The installation of CEMS and provisions for the public dissemination of data, as detailed below, shall be completed and ready for use by September 18, 2020.

Scope of Work:

An air monitoring contractor shall be charged with designing, installing, operating, and maintaining continuous emissions monitoring systems (CEMS), reporting emissions data and violations to the Health Department, displaying and archiving emissions data on a public website, and periodic inspections.
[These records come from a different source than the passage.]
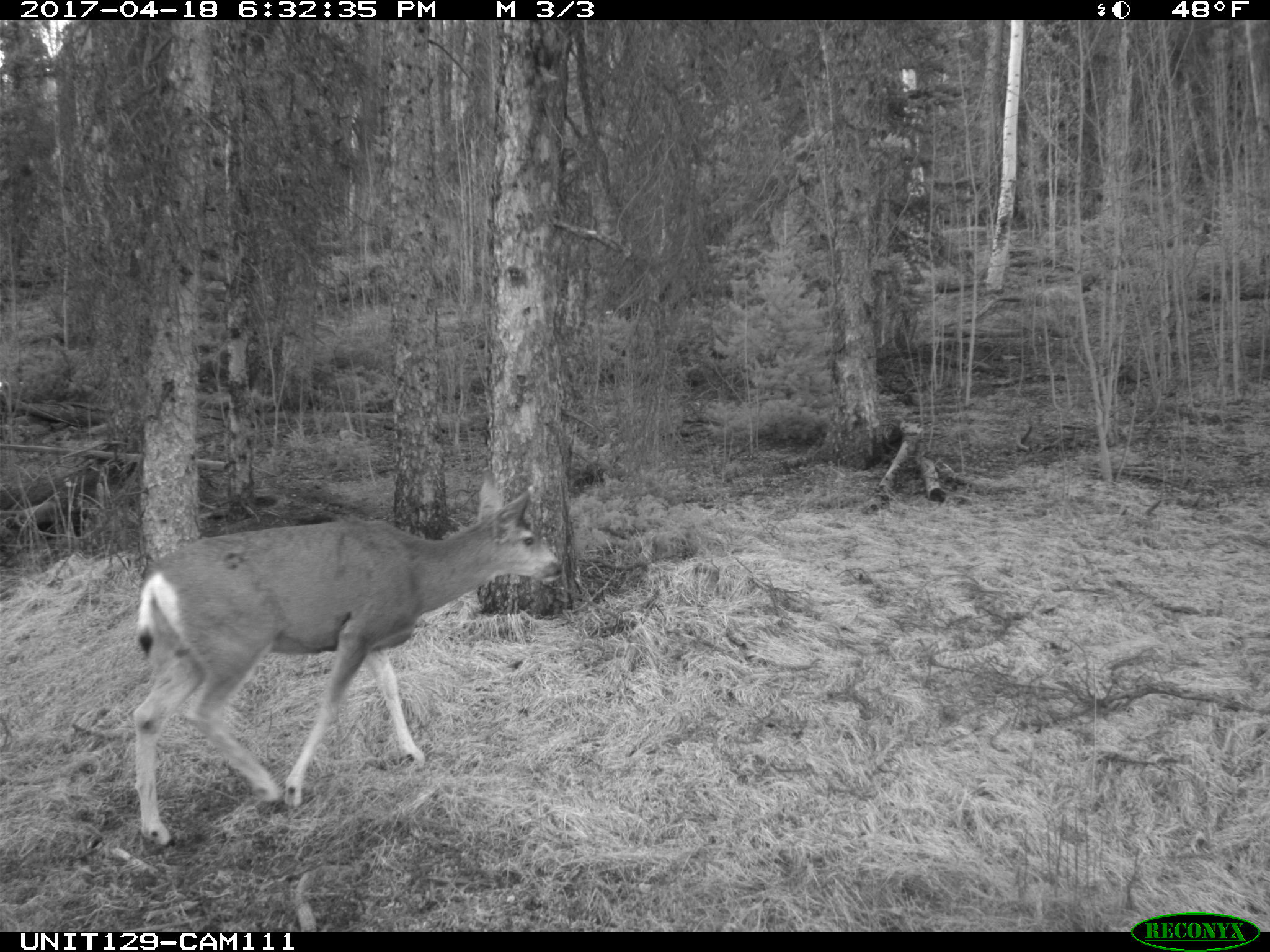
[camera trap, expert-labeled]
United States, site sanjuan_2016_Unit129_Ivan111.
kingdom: Animalia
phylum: Chordata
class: Mammalia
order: Artiodactyla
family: Cervidae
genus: Odocoileus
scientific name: Odocoileus hemionus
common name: mule deer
The scope of work shall include the following tasks and deliverables:

  • Design, install, operate, and maintain continuous emissions monitoring systems (CEMS) for the following air pollutants:
    • Dioxins/furans
      • Note: dioxins/furans must be measured at a point, after all air pollution control devices, where the exhaust gases have cooled to below 200 degrees centigrade.  Long-term sampling equipment may be used if real-time monitors are not commercially available, so long as year-round monitoring is still achieved through back-to-back use of long-term monthly samples.
    • Carbon dioxide (CO2)
    • Carbon monoxide (CO)
    • Hydrochloric acid (HCl)
    • Hydrofluoric acid (HF)
    • Nitrogen oxides (NOx)
    • Sulfur dioxides (SO2)
    • Particulate matter (PM)
    • Volatile organic compounds (VOCs)
    • Polycyclic aromatic hydrocarbons (PAHs)
    • Arsenic
    • Cadmium
    • Chromium (VI)
    • Lead
    • Manganese
    • Mercury
    • Nickel
    • Selenium
    • Zinc
  • Receive daily reports from the incinerator of emissions data and reasons or any CEMS downtime
  • Report to the Health Department whenever any violations of emissions limits occur, at regular intervals specified by the Health Department, and upon request by the Health Department.
  • Display historic emissions data supplied by the incinerator on a public website.
  • Display daily emissions data from CEMS reporting on the same public website, including an easy to read graphical portrayal of the information, making it clear where emissions limits have been violated, with all data archived and easily accessible to the public.
  • Conduct periodic unannounced inspections of the CEMS equipment to ensure proper operation as needed, and at times and intervals chosen by the Health Department, no fewer than four times per calendar year.